For instance, some students have asked whether smoking marijuana would be allowed in the designated smoking area off campus.

“Theoretically, yes,” Bill Kohlmeyer, Chemeketa’s Public Safety director, said. He pointed out, however, that campus drug policies have yet to be reviewed for this year.

Even if the measure passes and becomes state law, it wouldn’t mean that a student could smoke marijuana freely before class.

“If you walk into class with alcohol on your breath, or marijuana, you’re probably not going to be able to participate in class,” Kohlmeyer said. “You can’t come to class intoxicated. There’s no difference whether it’s alcohol, marijuana, or cocaine.”

In odd-numbered years, the Chemeketa Board of Education reviews current drug and alcohol policies and has the authority to amend it as needed.

Should Measure 91 pass, students one can expect that awareness programs concerning marijuana possession and use may be on the horizon.

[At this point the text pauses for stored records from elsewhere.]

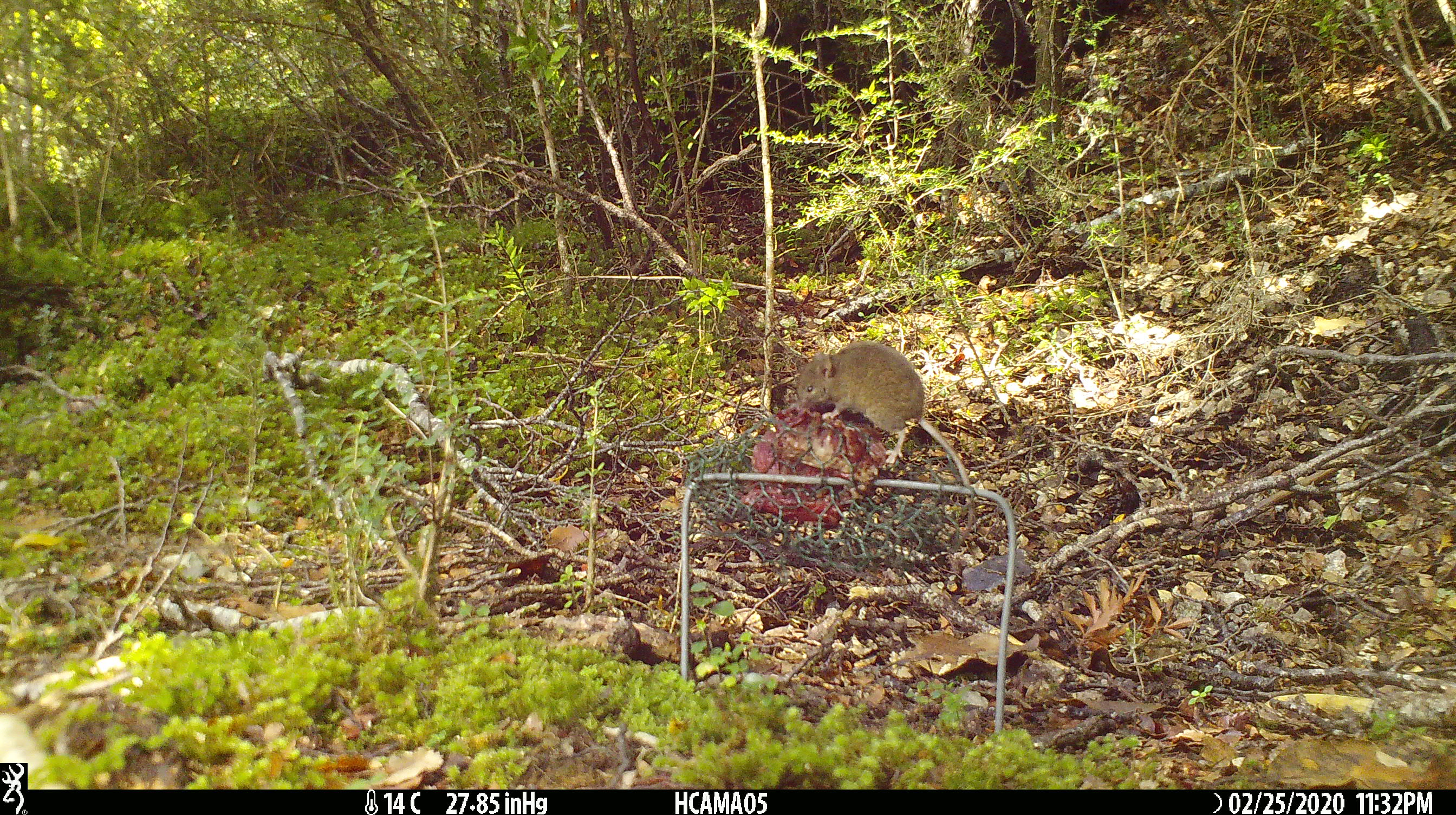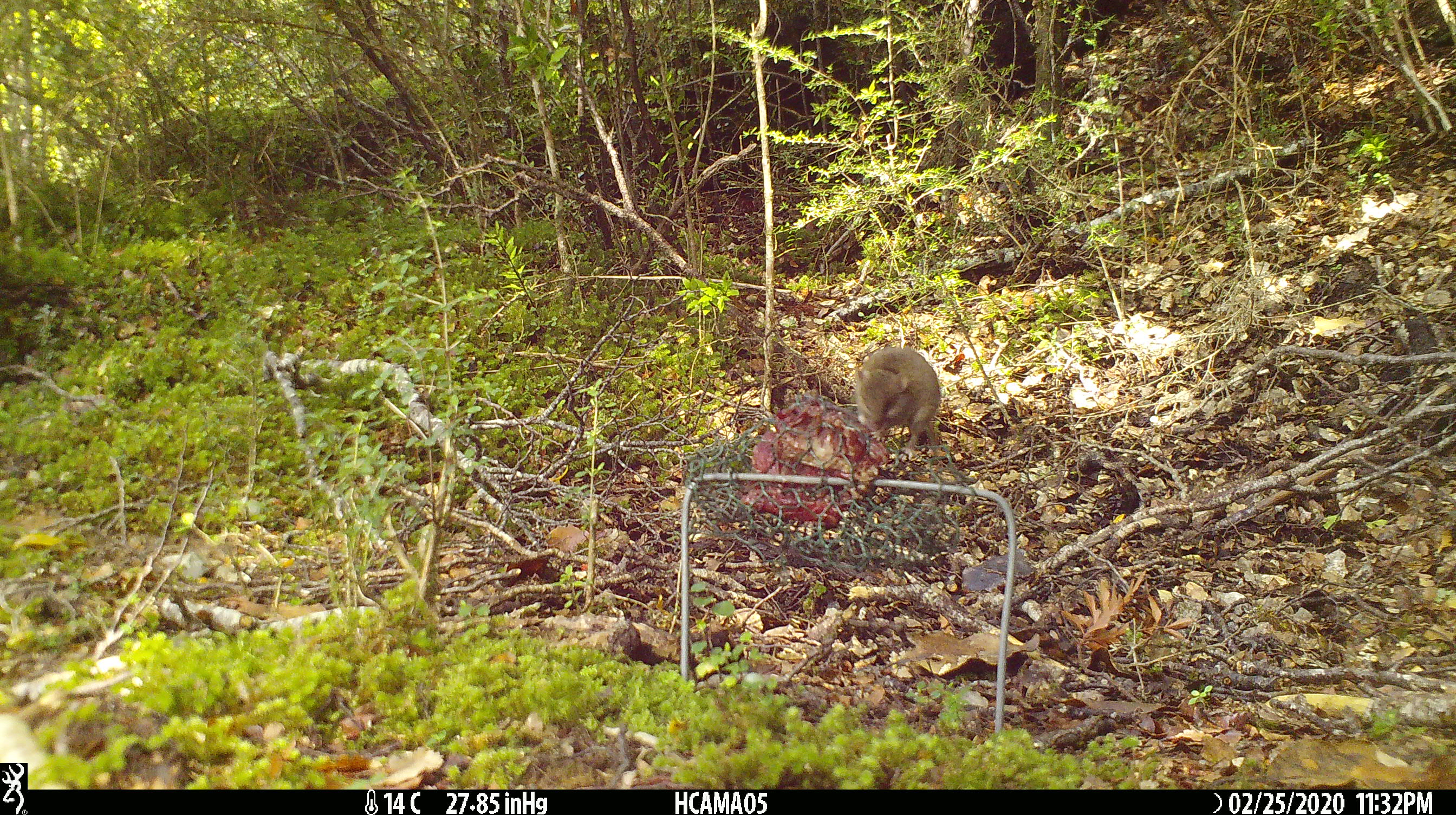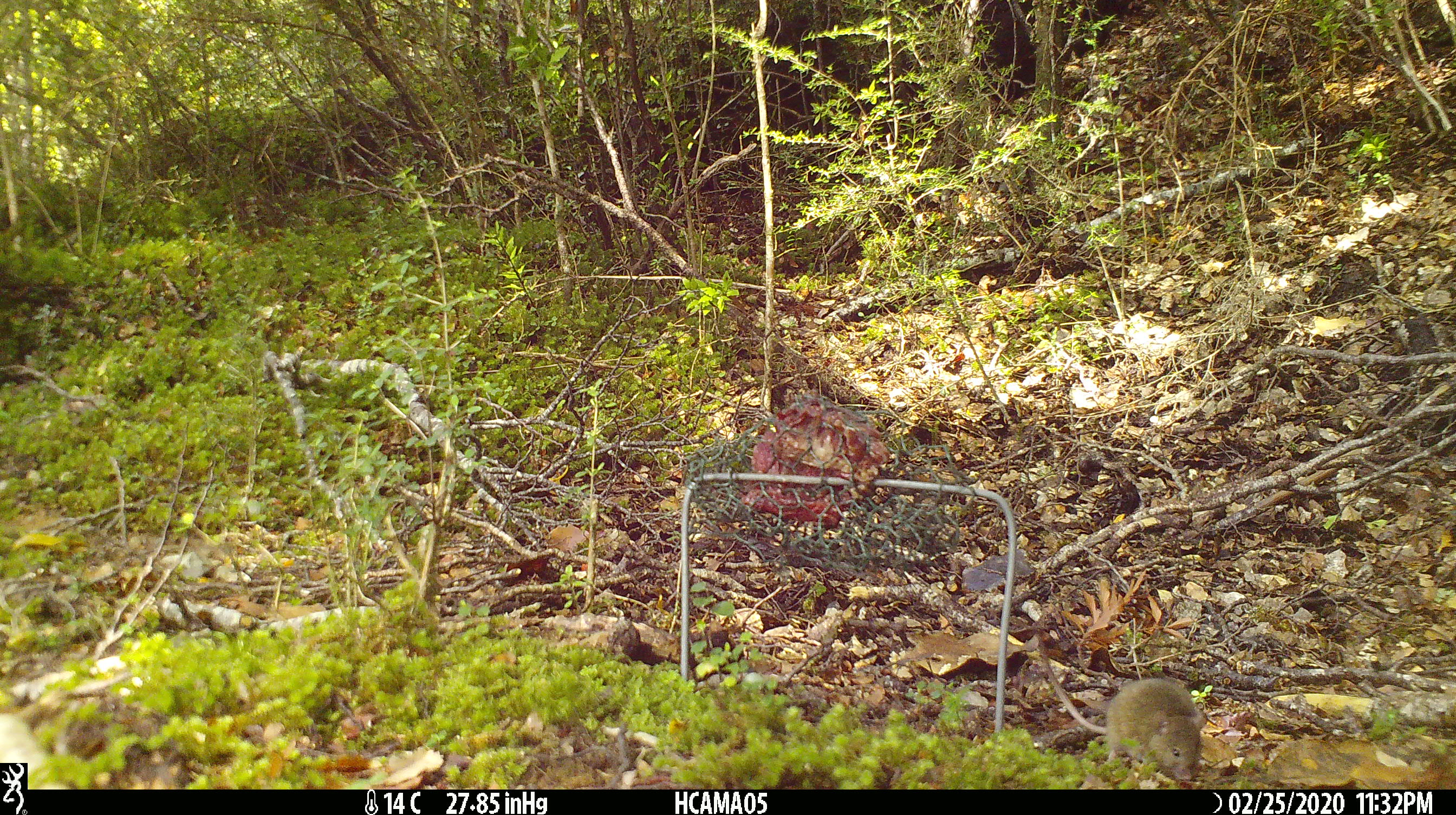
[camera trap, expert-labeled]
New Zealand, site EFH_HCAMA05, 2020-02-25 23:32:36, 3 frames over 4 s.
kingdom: Animalia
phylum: Chordata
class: Mammalia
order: Rodentia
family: Muridae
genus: Mus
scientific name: Mus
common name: mouse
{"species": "mouse (Mus)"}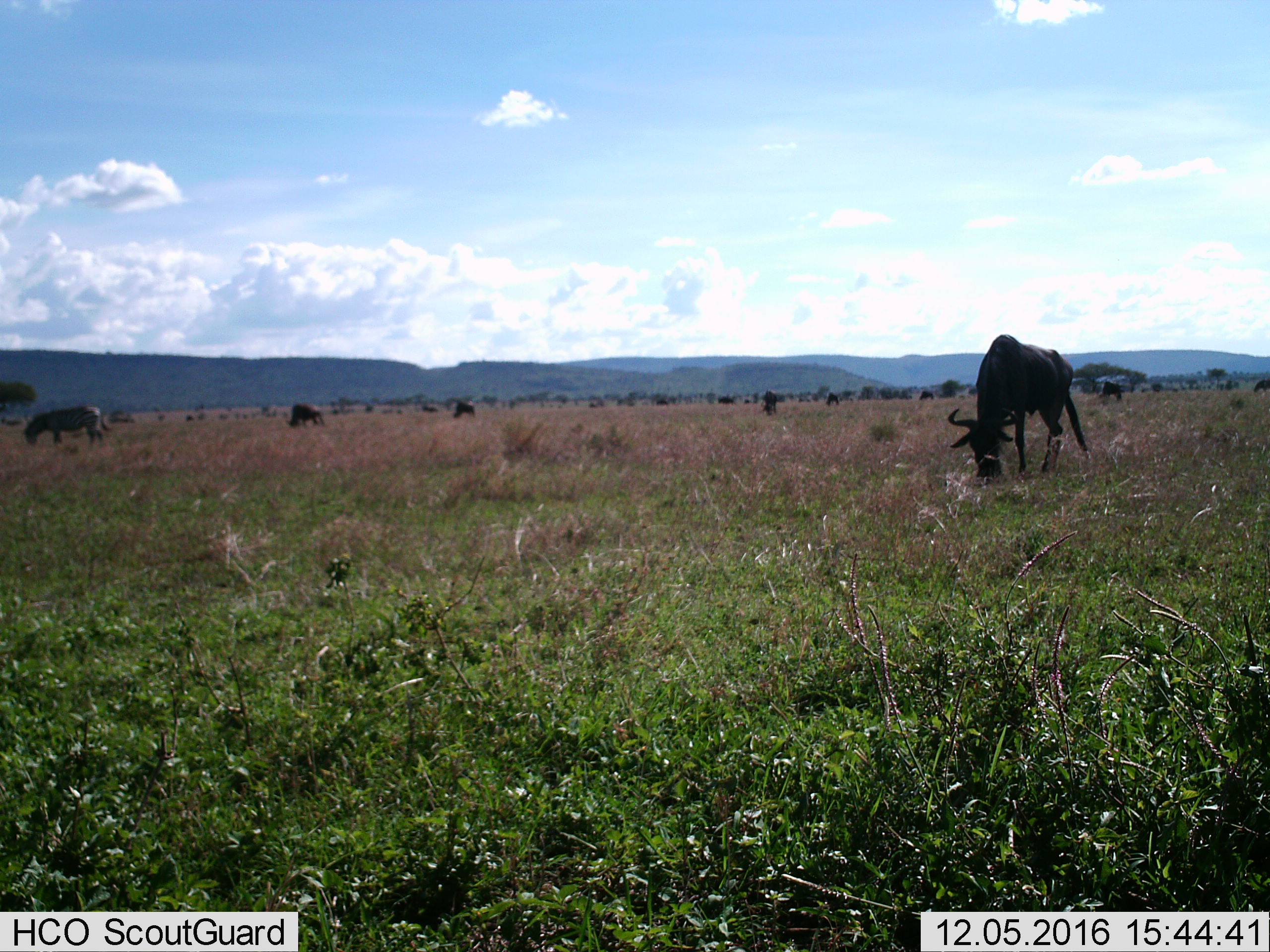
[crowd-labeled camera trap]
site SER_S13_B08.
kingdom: Animalia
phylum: Chordata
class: Mammalia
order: Artiodactyla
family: Bovidae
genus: Connochaetes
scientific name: Connochaetes taurinus taurinus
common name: blue wildebeest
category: wildebeestblue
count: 11-50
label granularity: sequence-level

Milo Fraizer, the ambassador of the Students for Sensible Drug Policy Club, a Chemeketa student group, said, “I believe that Measure 91 is a great step forward in drug policy reform.

“With it, we will see many of the same results that Colorado has benefitted from, such as a reduction in crime, fewer car accidents, and increased revenue for schools,” he said.

While the policy may have little effect on the day-to-day life of Chemeketa students, Fraizer said that students might benefit from increased tax revenue generated by legal marijuana sales, along with “a greater comfort for students who are currently stigmatized for marijuana use.”

Brad Reed, a spokesman for pro-marijuana advocate Rick Steves, said that students should care about the results of Measure 91.

“Any student working his or her way through school doesn’t want to see the tax money they pay wasted on a failed policy of marijuana prohibition,” he said.

“Measure 91 isn’t pro-pot. It’s pro-regulation. … It’s about taking a marijuana market that is already here … away from the criminal underground … and into licensed, inspected, and properly-zoned businesses that operate under the law.”

Steves, a popular author and travel host on NPR, was in Oregon recently to support the measure.

Regardless of what Oregon voters decide, Chemeketa drug policy is expected to reflect the ever-shifting attitudes of state voters.